Тарловский страдает избытком эмоций и, как многие тонкие, уязвимые люди, крайне чувствителен к обидам — попросту жутко обидчив; копит и помнит обиды много лет, можно сказать — он весь нашпигован обидами. Иногда обижается по делу. Одно время он с месяц жил на два дома: с родителями и с нашей общей приятельницей секретаршей писательского Союза Аллой. Однажды Кушак подходит к романтической парочке и бросает:
— …Ну ты, Алка, отличница! Сделала из Марка полноценного мужика… До тебя он ничего не мог.
Был случай, когда Мазнин с Кушаком не пришли на похороны его матери, хотя накануне обещали и Тарловский на них рассчитывал (они, видите ли, зашли выпить в ЦДЛ и «набрались»). Ясно, поступили по-свински, гнусно.
А Яхнин однажды и вовсе отмочил номер:
— Представляешь, — рассказывал мне Тарловский, — мать умерла, сижу без денег, а Яхнин звонит и, изменив голос, говорит: «Тарловский, вы получили денежную премию?» — и гогочет — «Ты что, меня не узнал?».
Яхнин умник, но и у него случаются проколы. Спустя несколько дней мы выпивали в ЦДЛ и Тарловский пошел в туалет. Яхнин ему вслед брякнул:
— Что пошел мамочке звонить?
Мы на него зашикали, и он стушевался:
— Язык мой — враг мой.
Особая нелепость — Тарловского обидела поэтесса и теперь издатель С. Пшеничных, в общем-то замечательная женщина. Тарловский (по рекомендации Кушака) нанялся к ней подрабатывать — таскать книги, а она искала сподвижника, товарища по издательскому делу, на что мой безынициативный дружок не подходил ни с какого боку. Однажды Тарловский начал ей рассказывать, как Кушак помог ему в начале литературного пути.

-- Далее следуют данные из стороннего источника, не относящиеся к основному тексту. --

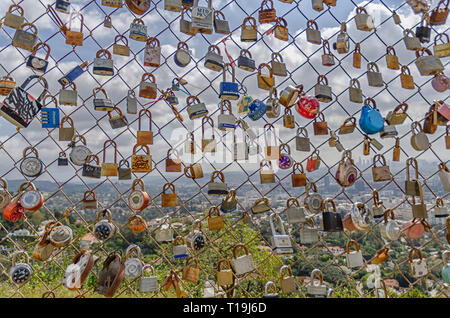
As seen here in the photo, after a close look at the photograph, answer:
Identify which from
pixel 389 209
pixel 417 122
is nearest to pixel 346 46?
pixel 417 122

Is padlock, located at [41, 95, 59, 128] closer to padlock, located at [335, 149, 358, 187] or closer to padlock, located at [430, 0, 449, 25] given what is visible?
padlock, located at [335, 149, 358, 187]

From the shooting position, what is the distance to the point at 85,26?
2.65 metres

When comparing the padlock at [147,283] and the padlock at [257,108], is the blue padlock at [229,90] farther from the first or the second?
the padlock at [147,283]

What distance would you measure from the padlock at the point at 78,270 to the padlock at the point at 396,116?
7.81 ft

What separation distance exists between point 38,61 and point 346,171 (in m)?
2.36

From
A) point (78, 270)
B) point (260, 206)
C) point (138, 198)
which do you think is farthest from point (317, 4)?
point (78, 270)

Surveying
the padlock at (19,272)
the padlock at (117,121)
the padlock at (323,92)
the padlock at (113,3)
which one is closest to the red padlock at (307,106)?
the padlock at (323,92)

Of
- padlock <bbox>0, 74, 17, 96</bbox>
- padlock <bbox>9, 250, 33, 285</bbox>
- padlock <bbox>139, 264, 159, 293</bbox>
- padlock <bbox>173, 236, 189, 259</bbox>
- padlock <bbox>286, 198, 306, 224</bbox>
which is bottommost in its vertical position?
padlock <bbox>139, 264, 159, 293</bbox>

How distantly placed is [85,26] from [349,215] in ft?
7.75

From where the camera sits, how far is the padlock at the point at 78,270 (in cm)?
228

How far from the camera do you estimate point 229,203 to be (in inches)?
102

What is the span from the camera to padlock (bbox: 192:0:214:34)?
260 cm

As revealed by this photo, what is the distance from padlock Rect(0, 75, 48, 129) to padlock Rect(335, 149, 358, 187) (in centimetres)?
219

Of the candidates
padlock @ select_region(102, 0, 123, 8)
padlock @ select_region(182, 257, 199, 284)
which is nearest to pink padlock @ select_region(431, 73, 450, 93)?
padlock @ select_region(182, 257, 199, 284)
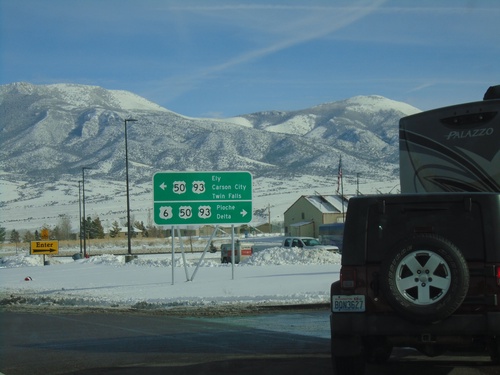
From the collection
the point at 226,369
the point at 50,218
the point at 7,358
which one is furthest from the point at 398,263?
the point at 50,218

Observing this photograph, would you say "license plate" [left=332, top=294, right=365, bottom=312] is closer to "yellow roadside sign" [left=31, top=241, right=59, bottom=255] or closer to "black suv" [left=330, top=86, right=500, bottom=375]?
"black suv" [left=330, top=86, right=500, bottom=375]

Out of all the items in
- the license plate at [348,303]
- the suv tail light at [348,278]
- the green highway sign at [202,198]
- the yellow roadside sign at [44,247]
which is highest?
the green highway sign at [202,198]

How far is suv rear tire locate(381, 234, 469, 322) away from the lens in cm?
781

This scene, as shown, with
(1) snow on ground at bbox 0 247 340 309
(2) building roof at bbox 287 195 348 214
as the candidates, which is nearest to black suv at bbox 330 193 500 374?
(1) snow on ground at bbox 0 247 340 309

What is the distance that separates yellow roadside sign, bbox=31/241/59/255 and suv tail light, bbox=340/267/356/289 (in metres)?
41.3

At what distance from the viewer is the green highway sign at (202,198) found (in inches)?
1037

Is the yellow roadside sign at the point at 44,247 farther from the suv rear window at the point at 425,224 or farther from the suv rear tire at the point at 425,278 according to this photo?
the suv rear tire at the point at 425,278

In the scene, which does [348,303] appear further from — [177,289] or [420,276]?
[177,289]

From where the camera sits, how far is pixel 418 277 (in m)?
7.91

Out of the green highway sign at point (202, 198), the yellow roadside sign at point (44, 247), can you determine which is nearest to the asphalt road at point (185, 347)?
the green highway sign at point (202, 198)

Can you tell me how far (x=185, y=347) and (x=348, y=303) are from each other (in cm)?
455

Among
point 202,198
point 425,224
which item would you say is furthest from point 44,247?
point 425,224

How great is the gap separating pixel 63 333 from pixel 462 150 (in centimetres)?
765

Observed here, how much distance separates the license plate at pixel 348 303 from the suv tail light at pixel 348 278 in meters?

— …И тем самым искалечил вам жизнь, — заключила Пшеничных. — Быть может, вы стали бы хорошим директором завода (это он-то, с педагогическим вузом!).

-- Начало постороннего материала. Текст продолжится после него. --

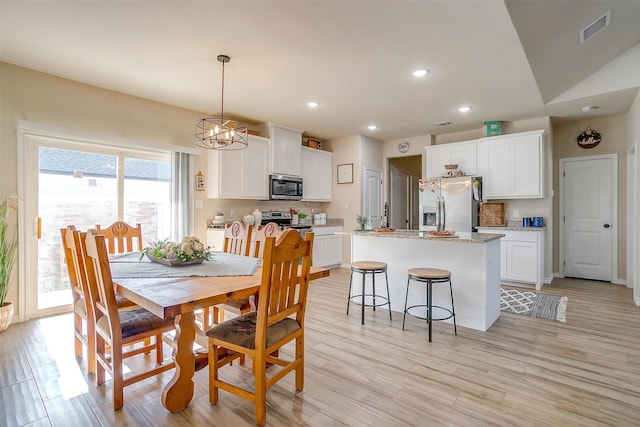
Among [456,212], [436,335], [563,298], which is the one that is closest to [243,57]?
[436,335]

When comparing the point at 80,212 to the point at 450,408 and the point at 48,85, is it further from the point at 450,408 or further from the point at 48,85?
the point at 450,408

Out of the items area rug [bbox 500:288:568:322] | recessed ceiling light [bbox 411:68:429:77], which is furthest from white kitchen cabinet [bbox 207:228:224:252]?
area rug [bbox 500:288:568:322]

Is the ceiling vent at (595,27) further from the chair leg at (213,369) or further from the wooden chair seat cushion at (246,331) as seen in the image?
the chair leg at (213,369)

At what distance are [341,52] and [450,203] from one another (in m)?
3.41

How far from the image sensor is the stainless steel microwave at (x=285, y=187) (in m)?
5.33

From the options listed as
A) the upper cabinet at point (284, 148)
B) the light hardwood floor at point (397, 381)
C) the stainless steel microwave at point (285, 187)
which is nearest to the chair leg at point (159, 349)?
the light hardwood floor at point (397, 381)

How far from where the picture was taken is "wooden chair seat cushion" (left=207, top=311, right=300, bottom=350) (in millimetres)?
1798

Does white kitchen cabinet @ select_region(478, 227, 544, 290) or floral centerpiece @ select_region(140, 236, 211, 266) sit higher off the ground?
floral centerpiece @ select_region(140, 236, 211, 266)

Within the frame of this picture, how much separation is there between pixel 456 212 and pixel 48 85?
5690 mm

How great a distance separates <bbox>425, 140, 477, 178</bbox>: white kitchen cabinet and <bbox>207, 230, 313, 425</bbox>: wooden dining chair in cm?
452

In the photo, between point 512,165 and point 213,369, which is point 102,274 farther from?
point 512,165

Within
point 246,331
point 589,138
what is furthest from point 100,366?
point 589,138

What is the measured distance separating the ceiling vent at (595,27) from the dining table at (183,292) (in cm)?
338

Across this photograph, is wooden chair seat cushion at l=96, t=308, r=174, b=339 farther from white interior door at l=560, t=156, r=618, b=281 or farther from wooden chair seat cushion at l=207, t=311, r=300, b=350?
white interior door at l=560, t=156, r=618, b=281
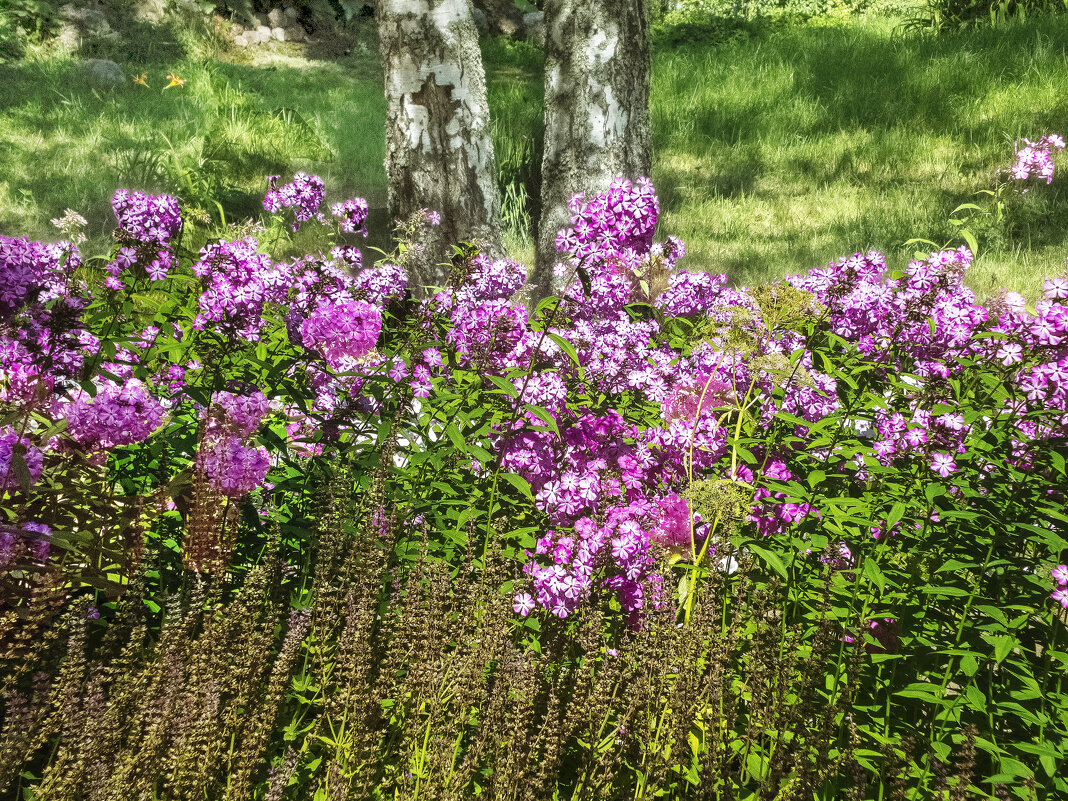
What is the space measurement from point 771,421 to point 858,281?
889 millimetres

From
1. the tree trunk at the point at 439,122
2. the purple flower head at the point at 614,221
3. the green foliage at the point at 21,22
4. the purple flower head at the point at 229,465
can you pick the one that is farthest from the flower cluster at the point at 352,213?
the green foliage at the point at 21,22

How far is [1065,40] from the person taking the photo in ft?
32.8

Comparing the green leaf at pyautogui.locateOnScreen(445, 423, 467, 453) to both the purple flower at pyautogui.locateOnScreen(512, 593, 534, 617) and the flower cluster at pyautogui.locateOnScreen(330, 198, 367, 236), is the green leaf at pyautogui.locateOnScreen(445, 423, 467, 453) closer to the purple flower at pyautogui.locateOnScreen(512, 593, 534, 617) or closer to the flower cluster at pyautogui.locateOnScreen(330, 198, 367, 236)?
the purple flower at pyautogui.locateOnScreen(512, 593, 534, 617)

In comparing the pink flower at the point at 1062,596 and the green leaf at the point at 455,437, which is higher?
the green leaf at the point at 455,437

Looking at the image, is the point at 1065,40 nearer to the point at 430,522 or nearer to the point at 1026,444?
the point at 1026,444

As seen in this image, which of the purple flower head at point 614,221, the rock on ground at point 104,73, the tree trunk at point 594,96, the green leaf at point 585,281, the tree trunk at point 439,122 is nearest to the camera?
the green leaf at point 585,281

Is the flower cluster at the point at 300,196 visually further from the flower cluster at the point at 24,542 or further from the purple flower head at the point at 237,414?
the flower cluster at the point at 24,542

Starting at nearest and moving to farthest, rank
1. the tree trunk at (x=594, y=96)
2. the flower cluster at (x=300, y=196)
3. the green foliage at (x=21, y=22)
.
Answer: the flower cluster at (x=300, y=196)
the tree trunk at (x=594, y=96)
the green foliage at (x=21, y=22)

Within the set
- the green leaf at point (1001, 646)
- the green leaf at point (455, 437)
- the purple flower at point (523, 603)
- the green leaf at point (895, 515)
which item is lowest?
the purple flower at point (523, 603)

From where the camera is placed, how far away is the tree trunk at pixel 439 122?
17.4 ft

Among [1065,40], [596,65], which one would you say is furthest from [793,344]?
[1065,40]

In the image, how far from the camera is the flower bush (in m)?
2.12

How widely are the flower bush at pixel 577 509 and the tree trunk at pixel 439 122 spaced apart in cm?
222

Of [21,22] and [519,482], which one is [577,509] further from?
[21,22]
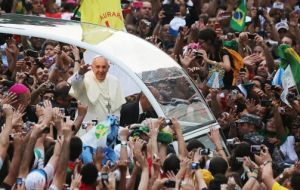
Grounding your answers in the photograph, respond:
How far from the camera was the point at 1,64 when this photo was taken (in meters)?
18.8

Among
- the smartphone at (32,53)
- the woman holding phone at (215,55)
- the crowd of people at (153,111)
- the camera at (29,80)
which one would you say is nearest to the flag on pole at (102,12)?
the crowd of people at (153,111)

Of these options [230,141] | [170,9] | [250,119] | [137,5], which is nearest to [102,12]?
[250,119]

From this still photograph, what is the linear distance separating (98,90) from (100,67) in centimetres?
26

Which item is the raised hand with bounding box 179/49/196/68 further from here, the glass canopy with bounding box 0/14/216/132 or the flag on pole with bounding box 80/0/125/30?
the glass canopy with bounding box 0/14/216/132

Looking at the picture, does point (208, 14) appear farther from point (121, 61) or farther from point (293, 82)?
point (121, 61)

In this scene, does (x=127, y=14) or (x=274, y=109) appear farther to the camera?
(x=127, y=14)

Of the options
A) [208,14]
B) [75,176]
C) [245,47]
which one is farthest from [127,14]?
[75,176]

Но в большинстве случаев наш ненормальный герой обижается на чепуху, при этом имеет вид младенца, у которого отняли соску. Яхнин, который не упускает случая посмеяться над Тарловским (а то и пошпынять его в полушутливом тоне), как-то брякнул:
— Марк! Не строй из себя молодого! Это смешно. Ты через пару лет выйдешь на пенсию…
— Ну, зачем он это сказал? — позднее жаловался Тарловский. — Зачем напоминает мне про возраст, ведь я и сам прекрасно знаю, что ненормально прожил. И говорит с какой-то радостью, хихикает.

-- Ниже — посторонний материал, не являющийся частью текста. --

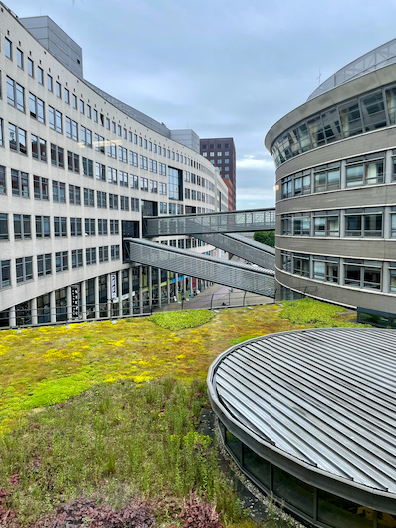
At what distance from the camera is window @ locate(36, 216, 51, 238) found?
28516mm

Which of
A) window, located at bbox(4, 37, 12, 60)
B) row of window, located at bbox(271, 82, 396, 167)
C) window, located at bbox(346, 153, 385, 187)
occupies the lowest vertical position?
window, located at bbox(346, 153, 385, 187)

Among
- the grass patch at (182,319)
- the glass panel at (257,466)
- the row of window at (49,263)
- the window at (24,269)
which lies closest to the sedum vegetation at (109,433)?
the glass panel at (257,466)

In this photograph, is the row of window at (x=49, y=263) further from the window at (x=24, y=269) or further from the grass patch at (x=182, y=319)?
the grass patch at (x=182, y=319)

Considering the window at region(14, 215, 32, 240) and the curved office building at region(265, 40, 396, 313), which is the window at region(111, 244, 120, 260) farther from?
the curved office building at region(265, 40, 396, 313)

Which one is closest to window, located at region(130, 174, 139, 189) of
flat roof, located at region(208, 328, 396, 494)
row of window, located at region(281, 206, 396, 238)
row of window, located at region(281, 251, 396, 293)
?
row of window, located at region(281, 206, 396, 238)

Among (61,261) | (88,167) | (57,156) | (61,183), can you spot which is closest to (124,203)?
(88,167)

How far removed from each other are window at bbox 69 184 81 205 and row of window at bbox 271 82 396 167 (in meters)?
19.4

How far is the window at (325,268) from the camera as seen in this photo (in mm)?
23453

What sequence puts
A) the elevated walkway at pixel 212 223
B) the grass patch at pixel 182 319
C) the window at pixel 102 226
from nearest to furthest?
Answer: the grass patch at pixel 182 319
the elevated walkway at pixel 212 223
the window at pixel 102 226

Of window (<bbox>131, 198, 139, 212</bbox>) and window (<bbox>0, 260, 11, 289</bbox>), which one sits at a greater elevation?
window (<bbox>131, 198, 139, 212</bbox>)

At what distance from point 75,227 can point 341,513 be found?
32560 mm

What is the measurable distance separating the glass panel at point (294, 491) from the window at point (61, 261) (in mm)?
27638

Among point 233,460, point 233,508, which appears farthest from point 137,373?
point 233,508

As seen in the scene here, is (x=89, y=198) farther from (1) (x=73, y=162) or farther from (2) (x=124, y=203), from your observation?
(2) (x=124, y=203)
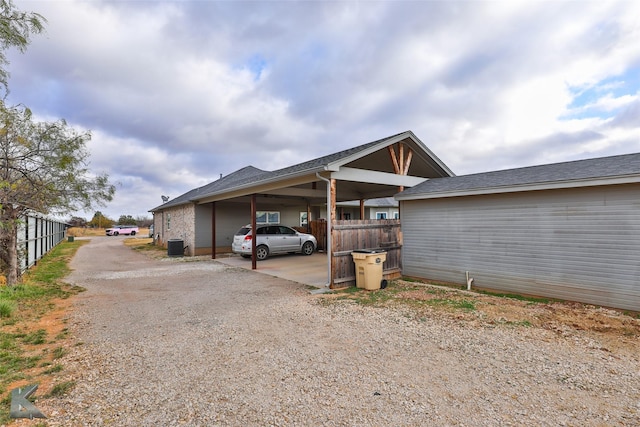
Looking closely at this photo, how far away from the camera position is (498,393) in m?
2.83

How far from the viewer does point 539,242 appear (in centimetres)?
→ 657

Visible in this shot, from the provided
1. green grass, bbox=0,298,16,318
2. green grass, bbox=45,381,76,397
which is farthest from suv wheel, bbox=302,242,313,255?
green grass, bbox=45,381,76,397

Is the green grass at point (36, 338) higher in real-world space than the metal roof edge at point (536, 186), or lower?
lower

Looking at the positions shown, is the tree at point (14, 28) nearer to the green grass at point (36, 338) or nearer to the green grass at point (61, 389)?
the green grass at point (36, 338)

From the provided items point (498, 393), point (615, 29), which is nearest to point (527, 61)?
point (615, 29)

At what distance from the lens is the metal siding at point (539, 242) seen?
18.0 feet

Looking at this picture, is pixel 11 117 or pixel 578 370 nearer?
pixel 578 370

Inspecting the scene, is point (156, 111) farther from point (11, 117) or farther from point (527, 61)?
point (527, 61)

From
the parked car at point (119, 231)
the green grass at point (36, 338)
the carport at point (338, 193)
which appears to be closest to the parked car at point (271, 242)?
the carport at point (338, 193)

— Брось! — успокаиваю я его. — Он тебя любит и переживает за тебя. Ну, немного относится к тебе снисходительно, иногда не принимает тебя всерьез.
— Ты думаешь, он о тебе говорит только хорошее?!
— Догадываюсь.
— То-то и оно.
— Но я к этому отношусь спокойно, а ты заводишься. Ты чересчур впечатлительный, как кисейная барышня.
В другой раз Тарловский мне пожаловался:
— Представляешь, Яхнин мне говорит: «Не знаешь Пьецуха! Эх ты, деревня!» Ну, не дурак? А сам, между прочим, не знает французского прозаика Виана… А вчера были у Постниковой, и представляешь, я что-то сказал, а Яхнин сразу захихикал: «Хорошо, что бог не дал мне таланта говорить пошлости».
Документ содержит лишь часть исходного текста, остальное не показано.